Deux ans après Ce qui nous lie, Cédric Klapisch retrouve Paris qu'il aime tant filmer, ainsi que François Civil et Ana Girardot pour Deux Moi, un conte urbain entre deux trentenaires dépressifs, repliés sur eux-même et accros aux réseaux sociaux. Un film touchant, spleenesque et drôle sur la jeunesse d'aujourd'hui. 

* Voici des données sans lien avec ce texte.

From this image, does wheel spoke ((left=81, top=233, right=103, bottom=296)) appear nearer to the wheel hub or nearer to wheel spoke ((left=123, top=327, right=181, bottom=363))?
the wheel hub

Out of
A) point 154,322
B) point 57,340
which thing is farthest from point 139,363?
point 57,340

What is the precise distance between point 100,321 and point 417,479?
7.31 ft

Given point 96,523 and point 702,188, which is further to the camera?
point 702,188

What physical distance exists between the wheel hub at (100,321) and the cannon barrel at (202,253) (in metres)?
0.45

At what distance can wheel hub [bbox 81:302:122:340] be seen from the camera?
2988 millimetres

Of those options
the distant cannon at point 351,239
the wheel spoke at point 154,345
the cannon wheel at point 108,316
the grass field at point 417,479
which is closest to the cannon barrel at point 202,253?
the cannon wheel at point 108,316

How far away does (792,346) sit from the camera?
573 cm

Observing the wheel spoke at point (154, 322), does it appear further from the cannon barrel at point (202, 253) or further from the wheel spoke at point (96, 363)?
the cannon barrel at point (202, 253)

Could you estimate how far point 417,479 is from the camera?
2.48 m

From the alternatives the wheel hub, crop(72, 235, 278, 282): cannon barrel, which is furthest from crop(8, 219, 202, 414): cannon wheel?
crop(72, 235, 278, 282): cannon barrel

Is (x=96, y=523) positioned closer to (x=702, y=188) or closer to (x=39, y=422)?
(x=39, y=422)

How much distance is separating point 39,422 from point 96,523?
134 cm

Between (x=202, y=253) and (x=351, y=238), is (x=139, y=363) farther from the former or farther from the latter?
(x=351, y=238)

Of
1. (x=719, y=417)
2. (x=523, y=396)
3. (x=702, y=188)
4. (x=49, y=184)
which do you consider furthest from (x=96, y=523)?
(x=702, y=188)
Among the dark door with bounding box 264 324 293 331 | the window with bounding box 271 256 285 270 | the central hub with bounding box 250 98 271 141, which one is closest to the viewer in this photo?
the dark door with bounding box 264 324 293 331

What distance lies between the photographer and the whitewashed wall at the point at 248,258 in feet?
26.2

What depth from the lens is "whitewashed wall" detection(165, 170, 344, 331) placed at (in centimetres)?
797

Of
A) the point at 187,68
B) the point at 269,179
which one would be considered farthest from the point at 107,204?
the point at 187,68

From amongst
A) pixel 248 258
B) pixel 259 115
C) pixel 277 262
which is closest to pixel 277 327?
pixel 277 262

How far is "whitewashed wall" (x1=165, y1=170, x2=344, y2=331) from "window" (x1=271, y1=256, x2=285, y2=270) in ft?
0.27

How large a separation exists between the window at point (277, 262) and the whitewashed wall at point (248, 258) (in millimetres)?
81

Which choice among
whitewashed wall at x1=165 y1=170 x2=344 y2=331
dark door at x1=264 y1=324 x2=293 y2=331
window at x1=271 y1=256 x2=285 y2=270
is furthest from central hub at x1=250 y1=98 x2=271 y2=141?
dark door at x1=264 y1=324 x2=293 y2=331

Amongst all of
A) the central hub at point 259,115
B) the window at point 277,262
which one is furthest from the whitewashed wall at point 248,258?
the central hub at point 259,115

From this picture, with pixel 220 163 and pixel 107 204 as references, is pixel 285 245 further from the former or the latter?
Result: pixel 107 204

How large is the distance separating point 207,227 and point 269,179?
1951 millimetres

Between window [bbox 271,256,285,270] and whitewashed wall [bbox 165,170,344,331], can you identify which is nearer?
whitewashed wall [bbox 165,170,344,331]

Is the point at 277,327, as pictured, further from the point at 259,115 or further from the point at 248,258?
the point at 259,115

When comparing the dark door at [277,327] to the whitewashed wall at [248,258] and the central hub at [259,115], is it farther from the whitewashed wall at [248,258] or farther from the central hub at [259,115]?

La sortie de Deux Moi (le 11 septembre) a été l'occasion pour nous de discuter avec le réalisateur de l'Auberge Espagnole, d'en apprendre plus sur le cinéma qu'il adore, sur sa passion pour Paris, sur ce qui le terrifie et le fait pleurer et sur la raison pour laquelle il aime tant faire courir ses acteurs.


Cinéma Français


Vous prenez toujours autant de plaisir à filmer Paris ?

Cédric Klapisch : Oui. (Rires). On discute en ce moment sur une terrasse avec vue sur Paris. Avec l'équipe, on se disait que cette journée est complètement changée juste par le fait d’être au milieu de cette vue et de cette ville. Depuis que je suis né à Paris, je me dis que j’ai de la chance. C’est un privilège de connaître cette ville.


A force vos films sont quasiment des témoignages de Paris à travers les années..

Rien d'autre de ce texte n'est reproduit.